Telling the doctor all my concerns, and her looking blankly back at me, and probably thinking 'the anxious mother line'. She listened to Poppy's heart, and her attitude changed, "I think you should go to the hospital." Relieved and in tears I phoned John (Poppy's Dad) She was diagnosed with a VSD - and sent for lots of test. Luckily it didn't require surgery at that moment, might still do in time. I was so happy, I know that sounds strange, at least I knew why she was feeding so poorly...

Back to the consultant at the hospital, to be told that wouldn't cause the feeding problems that we were experiencing. I heart broken. What was it then?

On seeing the orthopaedic consultant, Poppy was put in a frame, making the next 15 weeks very difficult, but through it all she was growing in to a beautiful, happy girl. And the bond, though very strong at birth was becoming increasingly stronger.

The consultant at the hospital, at my request, had a scan of her kidneys done, my worry was that it is hereditary on John's side to have polysistc kidneys. I waited for the results, the consultant said there was only one kidney!!

In shock and baffled by what they were telling me - they said there were too many underlying problems and they wanted to do a chromosome test. The results would take 6 weeks to come through. They would refer me to a dietician in the meantime and do more tests on her kidneys.

In the meantime things had been hectic, we were moving house, and the phone call came, the consultant wanted to see us at the hospital. I knew the results had come back. But it was the day I was supposed to move - what a disaster! We went to the hospital at 10 am. It was like the firing line. Two consultants were there to meet us. I knew (mother's intuition) that the results were bad. I originally thought that it was cerebral palsy as she had a weaker side and the development, physically, was delayed. But sitting there, they handed me a bit of paper with:

"22q11.2 deletion

DiGeorge Syndrome"

It was like a foreign language. I'd never had, or needed to know of, anything like this before. One of the consultants said, "I think I'll remember this forever. We're so sorry. We should have listened. Sometimes mothers know best." The tears started falling and didn't stop for about a week. The people who moved out of our new house must have thought I had really lost it, there was me in floods of tears.

Getting it Together

PoppyRight. I had the diagnosis; things started moving. More tests. More Appointments. At least we were winning. Poppy finally had an N-G tube at 5 months old, which was brilliant, though it was a hassle to keep the thing in. We spent lots of afternoons at the children's ward having the tube passed again.
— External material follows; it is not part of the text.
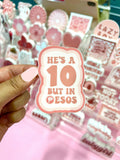 He's a 10 but in Pesos Sticker/Magnet, 3x2.25”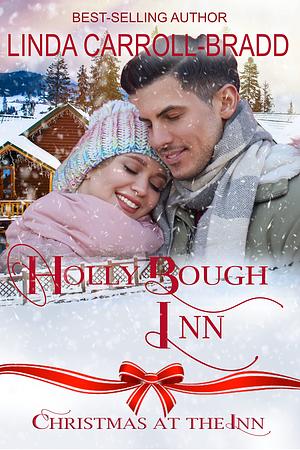 Holly Bough Inn by Linda Carroll-Bradd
Plans were made to have a gastrostomy done at Great Ormond Street on the 15th December at 10 months old. Since then we've never looked back. We've had a big fight with reflux at night, though with a magnificent community nurse, we've near enough sussed it, with erythromycin twice a day and thickening her night feed with "Thick + Easy" as she has it on a pump feed.

At the moment, developmentally, she is delayed. She's now a year old (can't believe it's gone so fast!) We take her to physiotherapy once a week; she is now sitting unaided, each step is a very much-appreciated one. She weighs 16lbs and each ounce is a hurdle crossed.

Through all this we've learnt a lot - never take her or our other children for granted - and in all honesty - I wouldn't change her for the world.

Poppy is a blessing and is loved by all who meet her.